◆ Given request ◆
In the records below, find the line with "Which is more" and repeat it and every line after it, exactly, without any pictures.

+ + + +

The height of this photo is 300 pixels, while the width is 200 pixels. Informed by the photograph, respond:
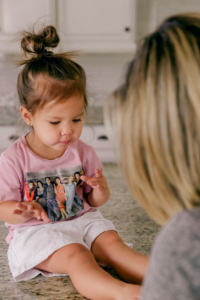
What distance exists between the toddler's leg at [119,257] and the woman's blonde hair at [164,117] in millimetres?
328

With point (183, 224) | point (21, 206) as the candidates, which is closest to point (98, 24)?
point (21, 206)

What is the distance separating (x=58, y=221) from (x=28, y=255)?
139 mm

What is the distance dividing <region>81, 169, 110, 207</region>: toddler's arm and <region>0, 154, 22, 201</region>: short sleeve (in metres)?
0.20

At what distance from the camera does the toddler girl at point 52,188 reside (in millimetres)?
854

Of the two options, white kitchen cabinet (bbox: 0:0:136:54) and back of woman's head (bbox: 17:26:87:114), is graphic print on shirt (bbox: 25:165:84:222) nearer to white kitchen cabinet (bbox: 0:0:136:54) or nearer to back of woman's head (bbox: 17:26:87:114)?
back of woman's head (bbox: 17:26:87:114)

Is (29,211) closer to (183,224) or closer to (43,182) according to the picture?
(43,182)

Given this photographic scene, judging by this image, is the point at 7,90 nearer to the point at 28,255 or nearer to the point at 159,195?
the point at 28,255

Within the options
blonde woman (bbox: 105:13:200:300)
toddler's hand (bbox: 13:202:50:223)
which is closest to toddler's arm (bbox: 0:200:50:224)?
toddler's hand (bbox: 13:202:50:223)

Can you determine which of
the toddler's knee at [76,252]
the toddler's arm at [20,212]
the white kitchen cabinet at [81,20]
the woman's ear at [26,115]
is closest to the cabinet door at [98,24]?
the white kitchen cabinet at [81,20]

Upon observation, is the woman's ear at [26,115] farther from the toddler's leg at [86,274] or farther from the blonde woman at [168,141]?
the blonde woman at [168,141]

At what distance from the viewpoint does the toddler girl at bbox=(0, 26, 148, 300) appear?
33.6 inches

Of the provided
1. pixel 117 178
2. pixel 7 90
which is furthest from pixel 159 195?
pixel 7 90

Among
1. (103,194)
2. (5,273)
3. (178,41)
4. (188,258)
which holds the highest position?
(178,41)

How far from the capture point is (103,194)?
3.34 ft
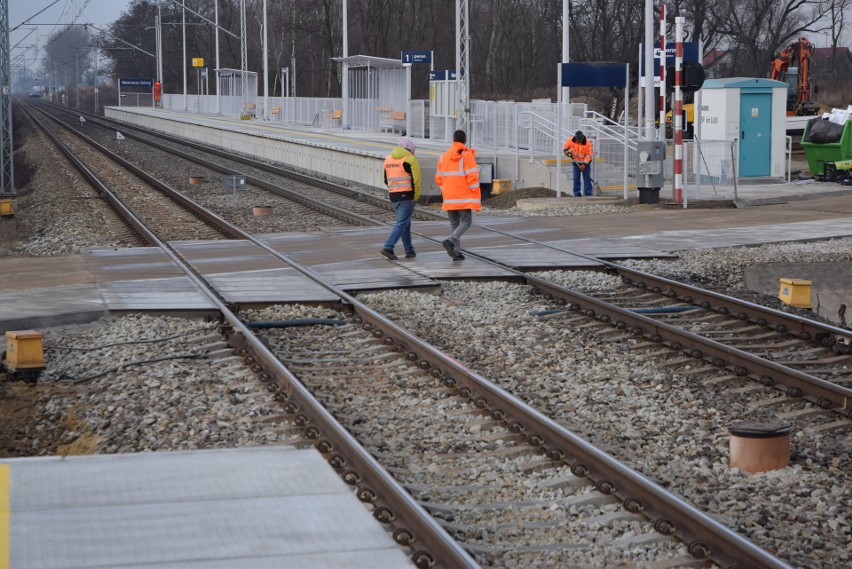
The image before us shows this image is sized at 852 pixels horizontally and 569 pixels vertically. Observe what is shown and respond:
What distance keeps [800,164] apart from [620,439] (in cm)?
3046

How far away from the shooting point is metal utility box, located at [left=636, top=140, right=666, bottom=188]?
23.4 meters

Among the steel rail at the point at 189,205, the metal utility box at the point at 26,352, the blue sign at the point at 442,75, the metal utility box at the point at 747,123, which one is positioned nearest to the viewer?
the metal utility box at the point at 26,352

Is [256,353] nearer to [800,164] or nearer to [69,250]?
[69,250]

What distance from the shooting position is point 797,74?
2029 inches

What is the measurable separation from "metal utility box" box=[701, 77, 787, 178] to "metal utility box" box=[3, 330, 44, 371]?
64.7 feet

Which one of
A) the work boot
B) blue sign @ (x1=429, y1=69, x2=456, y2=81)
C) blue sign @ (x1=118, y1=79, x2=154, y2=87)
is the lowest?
the work boot

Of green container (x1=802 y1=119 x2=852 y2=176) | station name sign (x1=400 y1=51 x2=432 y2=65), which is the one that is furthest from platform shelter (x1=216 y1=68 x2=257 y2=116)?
green container (x1=802 y1=119 x2=852 y2=176)

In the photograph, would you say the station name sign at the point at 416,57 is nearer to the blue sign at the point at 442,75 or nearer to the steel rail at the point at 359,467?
the blue sign at the point at 442,75

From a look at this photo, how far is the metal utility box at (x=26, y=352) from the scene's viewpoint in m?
10.3

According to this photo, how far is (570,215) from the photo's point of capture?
73.1 ft

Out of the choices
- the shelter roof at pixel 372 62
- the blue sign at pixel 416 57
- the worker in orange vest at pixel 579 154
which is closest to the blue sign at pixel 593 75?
the worker in orange vest at pixel 579 154

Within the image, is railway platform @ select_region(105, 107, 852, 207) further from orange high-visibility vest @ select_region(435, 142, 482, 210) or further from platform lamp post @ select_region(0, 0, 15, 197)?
orange high-visibility vest @ select_region(435, 142, 482, 210)

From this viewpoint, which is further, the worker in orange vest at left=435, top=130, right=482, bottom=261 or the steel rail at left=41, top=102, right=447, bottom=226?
the steel rail at left=41, top=102, right=447, bottom=226

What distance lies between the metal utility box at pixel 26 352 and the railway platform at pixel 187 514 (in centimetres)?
313
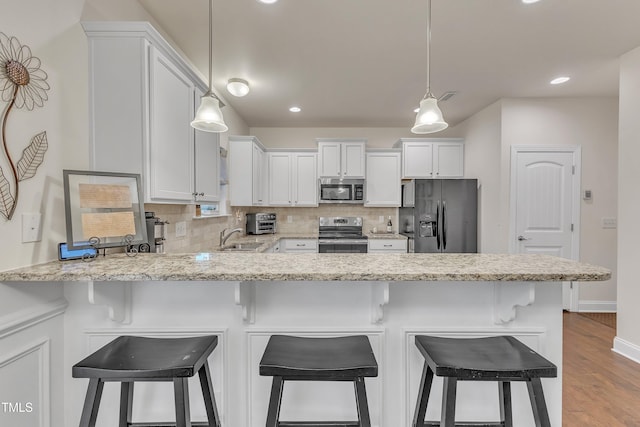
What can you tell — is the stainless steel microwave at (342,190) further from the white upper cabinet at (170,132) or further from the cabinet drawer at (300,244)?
the white upper cabinet at (170,132)

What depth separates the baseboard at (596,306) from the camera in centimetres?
378

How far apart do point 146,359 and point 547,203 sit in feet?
14.4

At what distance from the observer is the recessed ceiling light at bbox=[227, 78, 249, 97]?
10.3 feet

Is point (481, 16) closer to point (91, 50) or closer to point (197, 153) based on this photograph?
point (197, 153)

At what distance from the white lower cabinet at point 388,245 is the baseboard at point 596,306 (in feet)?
7.30

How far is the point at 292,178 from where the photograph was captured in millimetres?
4703

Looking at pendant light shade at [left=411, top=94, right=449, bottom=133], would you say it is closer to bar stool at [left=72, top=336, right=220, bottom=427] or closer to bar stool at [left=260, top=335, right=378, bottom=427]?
bar stool at [left=260, top=335, right=378, bottom=427]

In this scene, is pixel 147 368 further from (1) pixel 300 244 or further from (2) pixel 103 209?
(1) pixel 300 244

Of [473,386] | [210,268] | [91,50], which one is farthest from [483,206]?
[91,50]

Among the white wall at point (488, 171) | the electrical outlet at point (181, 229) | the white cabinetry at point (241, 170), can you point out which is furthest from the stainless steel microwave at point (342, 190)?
the electrical outlet at point (181, 229)

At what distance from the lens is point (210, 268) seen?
1212 millimetres

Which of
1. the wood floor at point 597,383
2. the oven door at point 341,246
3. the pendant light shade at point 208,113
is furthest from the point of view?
the oven door at point 341,246

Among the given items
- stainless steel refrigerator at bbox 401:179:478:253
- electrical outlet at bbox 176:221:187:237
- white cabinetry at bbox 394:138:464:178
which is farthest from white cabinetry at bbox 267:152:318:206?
electrical outlet at bbox 176:221:187:237

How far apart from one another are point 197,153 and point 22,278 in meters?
1.23
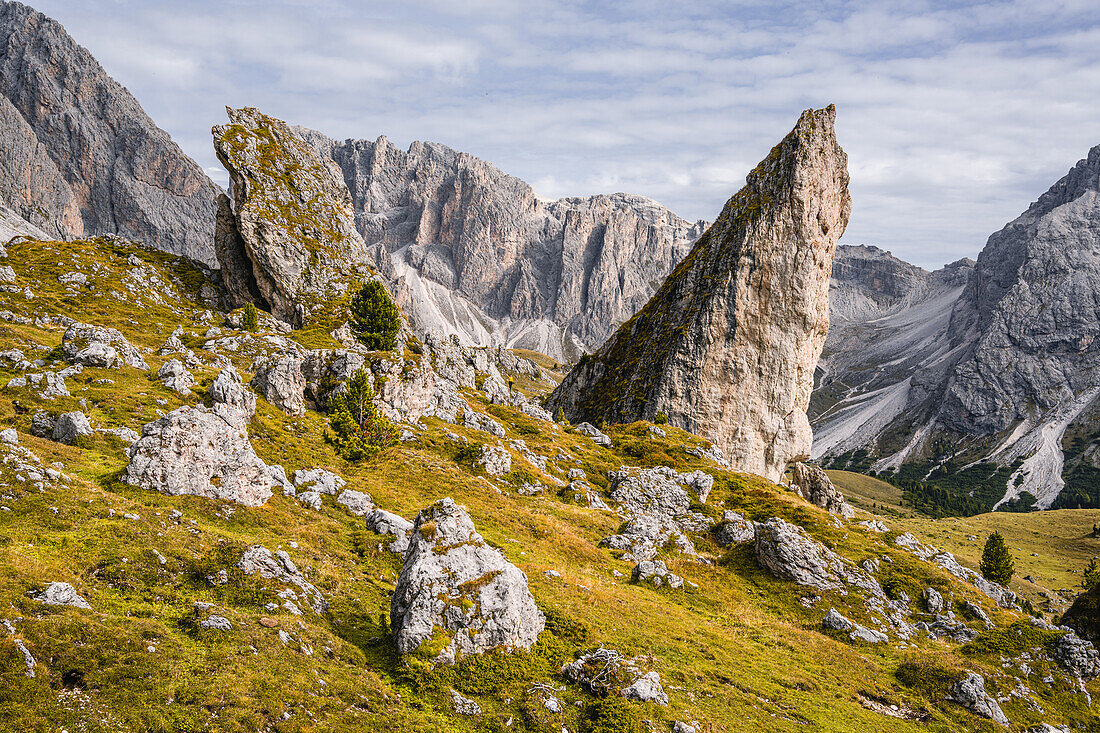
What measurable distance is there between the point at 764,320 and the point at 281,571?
87.6m

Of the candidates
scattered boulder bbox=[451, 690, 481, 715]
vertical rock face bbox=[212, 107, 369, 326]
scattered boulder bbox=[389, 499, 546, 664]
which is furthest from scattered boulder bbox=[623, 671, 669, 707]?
vertical rock face bbox=[212, 107, 369, 326]

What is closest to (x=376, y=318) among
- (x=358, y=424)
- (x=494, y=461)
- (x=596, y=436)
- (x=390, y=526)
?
(x=358, y=424)

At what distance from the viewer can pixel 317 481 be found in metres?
33.4

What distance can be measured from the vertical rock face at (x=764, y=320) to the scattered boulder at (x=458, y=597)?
72295mm

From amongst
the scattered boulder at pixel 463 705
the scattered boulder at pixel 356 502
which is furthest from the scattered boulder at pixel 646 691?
the scattered boulder at pixel 356 502

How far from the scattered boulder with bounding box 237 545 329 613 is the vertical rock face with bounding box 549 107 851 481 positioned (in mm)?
76248

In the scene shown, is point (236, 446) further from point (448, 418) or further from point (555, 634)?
point (448, 418)

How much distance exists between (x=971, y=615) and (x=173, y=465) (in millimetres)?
53172

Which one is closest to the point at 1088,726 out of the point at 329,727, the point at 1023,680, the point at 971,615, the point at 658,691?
the point at 1023,680

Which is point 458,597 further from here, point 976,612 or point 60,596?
point 976,612

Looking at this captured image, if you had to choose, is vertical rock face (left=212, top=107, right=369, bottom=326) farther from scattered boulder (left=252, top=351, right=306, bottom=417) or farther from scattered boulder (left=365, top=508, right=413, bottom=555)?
scattered boulder (left=365, top=508, right=413, bottom=555)

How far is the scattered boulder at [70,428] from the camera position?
89.1 feet

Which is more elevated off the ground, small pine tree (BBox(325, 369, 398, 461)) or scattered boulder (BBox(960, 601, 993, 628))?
small pine tree (BBox(325, 369, 398, 461))

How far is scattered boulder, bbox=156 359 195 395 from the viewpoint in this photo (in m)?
38.9
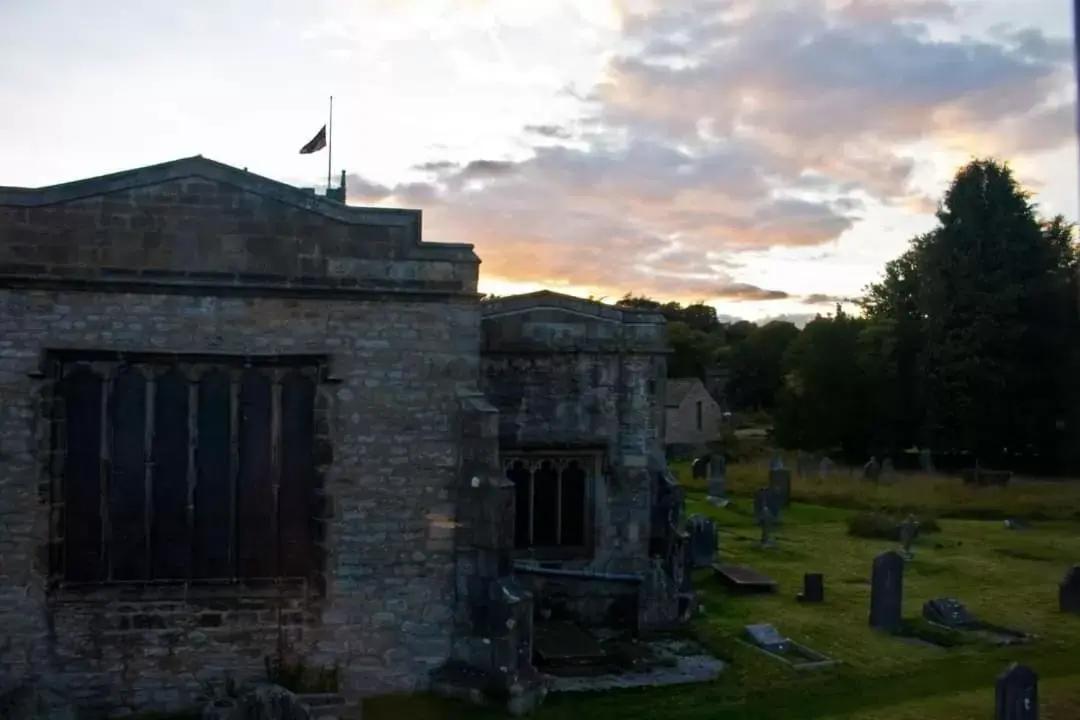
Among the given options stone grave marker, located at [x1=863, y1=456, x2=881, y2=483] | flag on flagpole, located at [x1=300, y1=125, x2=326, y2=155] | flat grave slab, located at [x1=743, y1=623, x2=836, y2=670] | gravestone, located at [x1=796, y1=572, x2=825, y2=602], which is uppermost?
flag on flagpole, located at [x1=300, y1=125, x2=326, y2=155]

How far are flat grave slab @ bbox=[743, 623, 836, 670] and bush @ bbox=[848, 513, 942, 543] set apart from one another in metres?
9.99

+ + + +

◆ Output below ◆
Which is more elevated off the ground, small pine tree (BBox(325, 369, 398, 461)) or scattered boulder (BBox(960, 601, 993, 628))?
small pine tree (BBox(325, 369, 398, 461))

How far is scattered boulder, bbox=156 359 195 395 from the viewpoint in this photo (in m)?
38.9
Among the given options stone grave marker, located at [x1=863, y1=456, x2=881, y2=483] | flag on flagpole, located at [x1=300, y1=125, x2=326, y2=155] | flat grave slab, located at [x1=743, y1=623, x2=836, y2=670] | gravestone, located at [x1=796, y1=572, x2=825, y2=602], which is uppermost?
flag on flagpole, located at [x1=300, y1=125, x2=326, y2=155]

How far are flat grave slab @ bbox=[743, 623, 836, 670] and bush @ bbox=[848, 513, 942, 543] set apart from one another in metres?
9.99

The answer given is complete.